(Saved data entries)
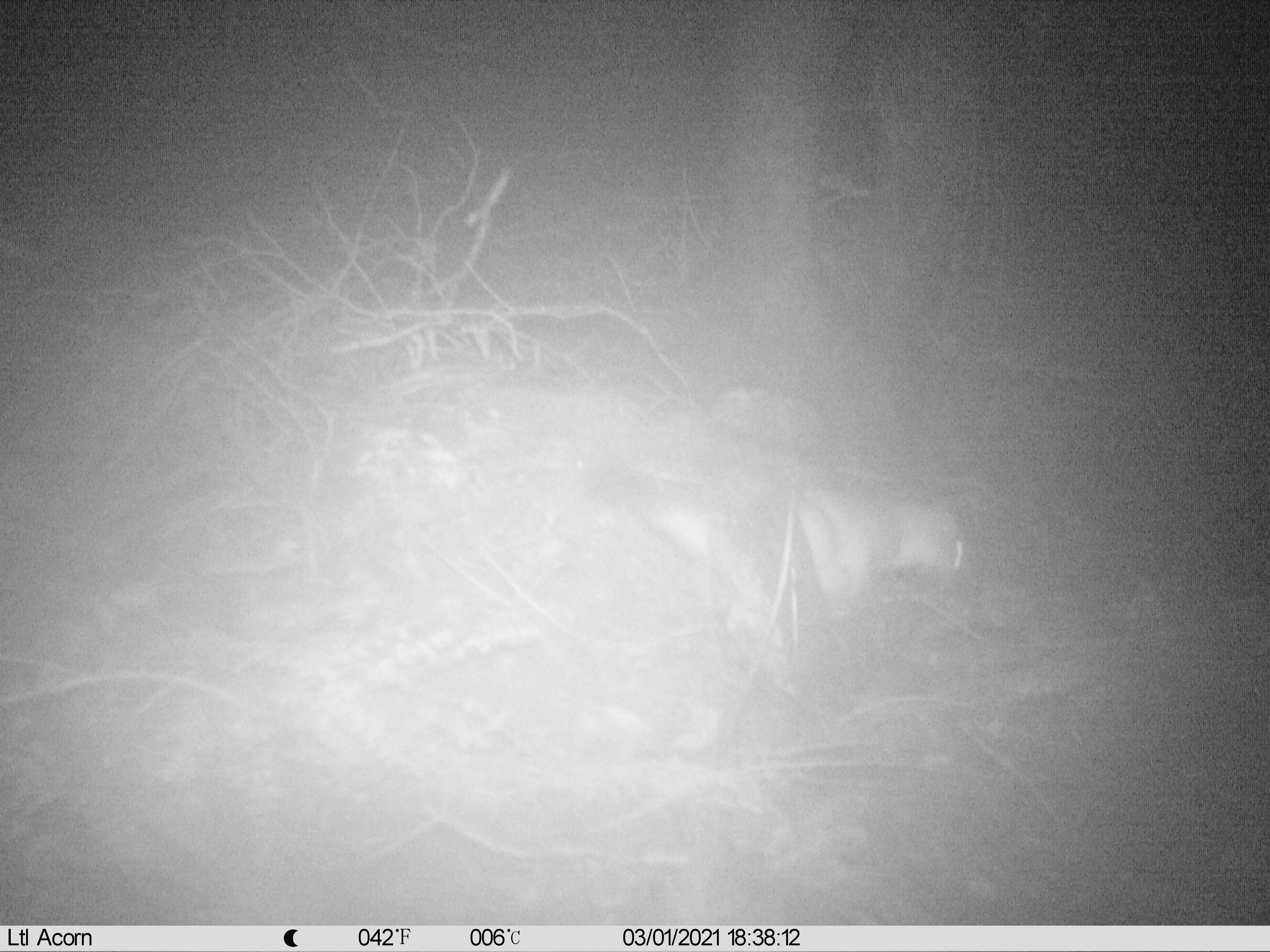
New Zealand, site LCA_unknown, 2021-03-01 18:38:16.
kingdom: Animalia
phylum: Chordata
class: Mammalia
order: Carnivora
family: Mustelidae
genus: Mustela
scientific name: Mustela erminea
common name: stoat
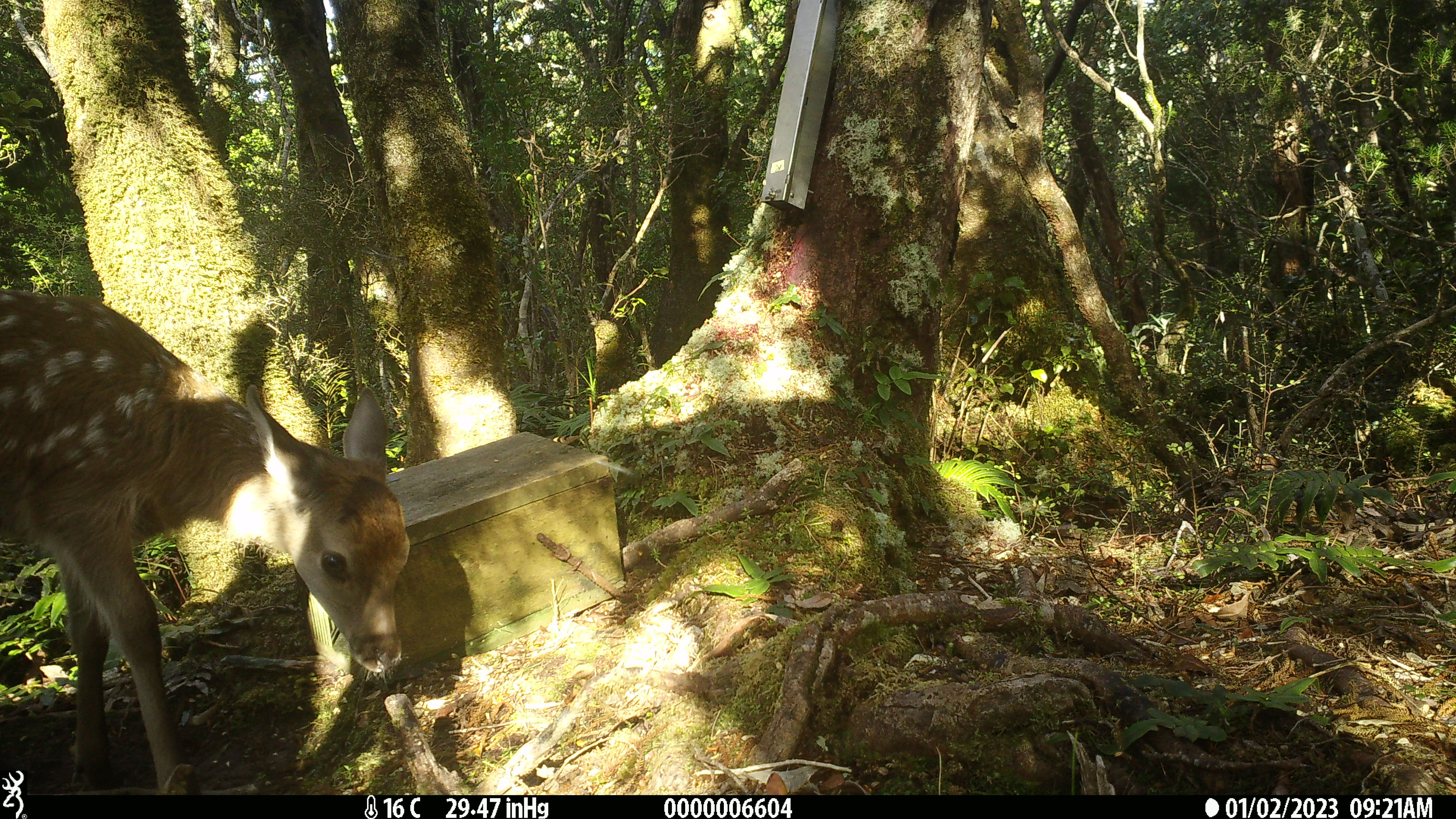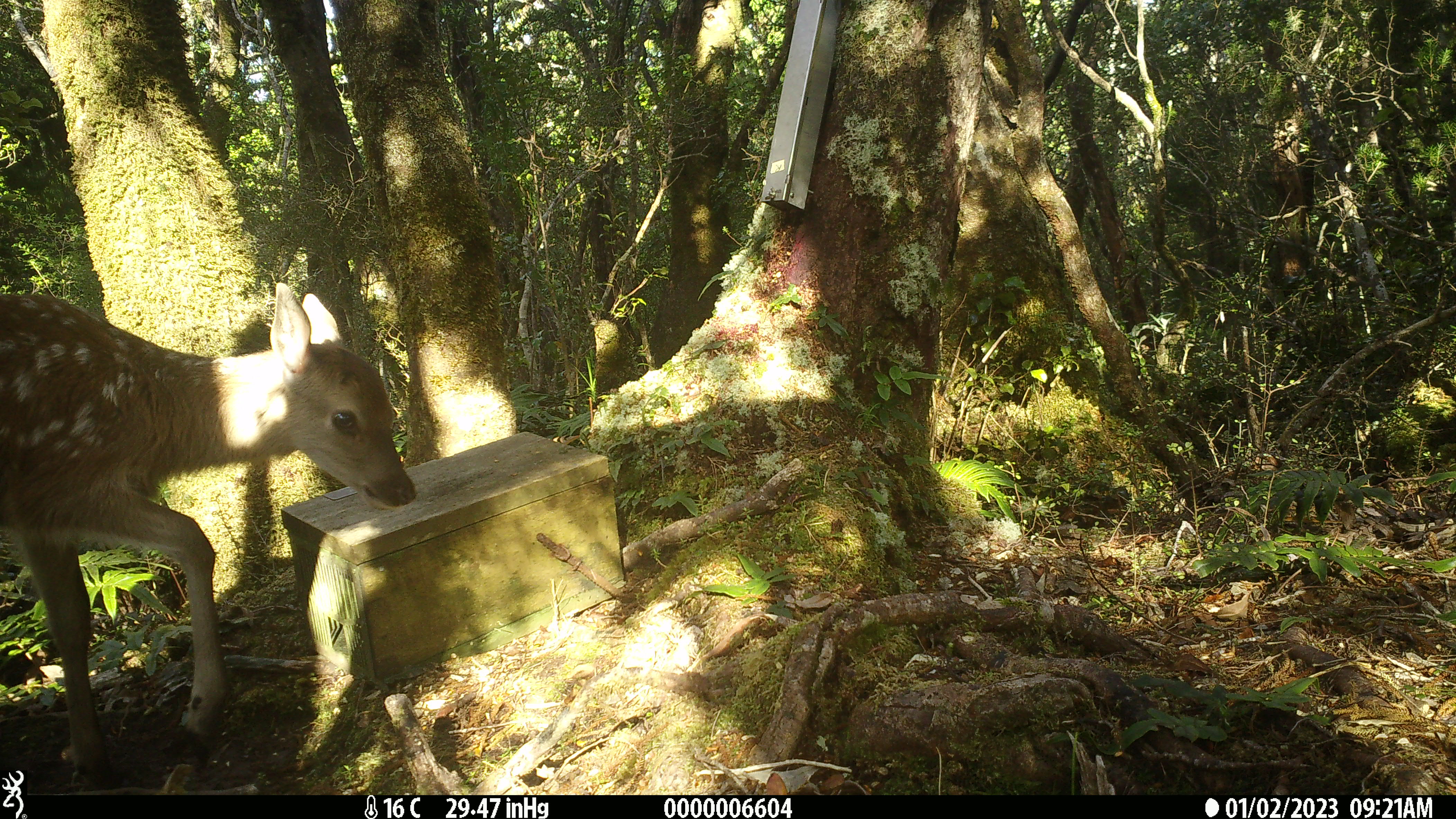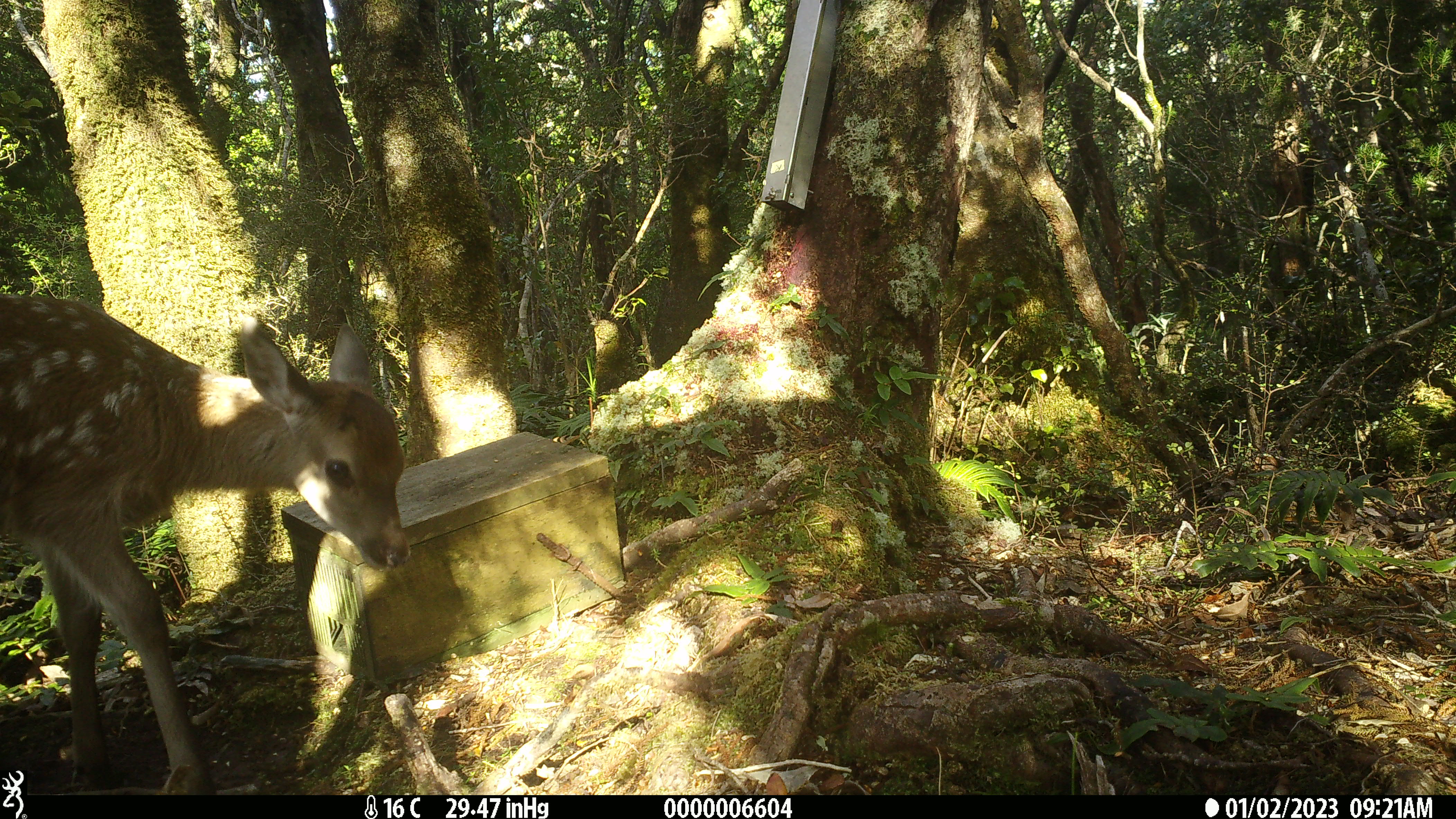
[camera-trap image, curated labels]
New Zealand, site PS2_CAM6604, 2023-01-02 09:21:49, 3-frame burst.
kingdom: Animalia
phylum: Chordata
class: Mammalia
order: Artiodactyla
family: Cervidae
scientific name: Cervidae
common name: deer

What is required. The answer should be an exact copy of the lines from the one containing "New Zealand, site PS2_CAM6604, 2023-01-02" through the last line of the entries, both included.

Output for this task.
New Zealand, site PS2_CAM6604, 2023-01-02 09:21:49, 3-frame burst.
kingdom: Animalia
phylum: Chordata
class: Mammalia
order: Artiodactyla
family: Cervidae
scientific name: Cervidae
common name: deer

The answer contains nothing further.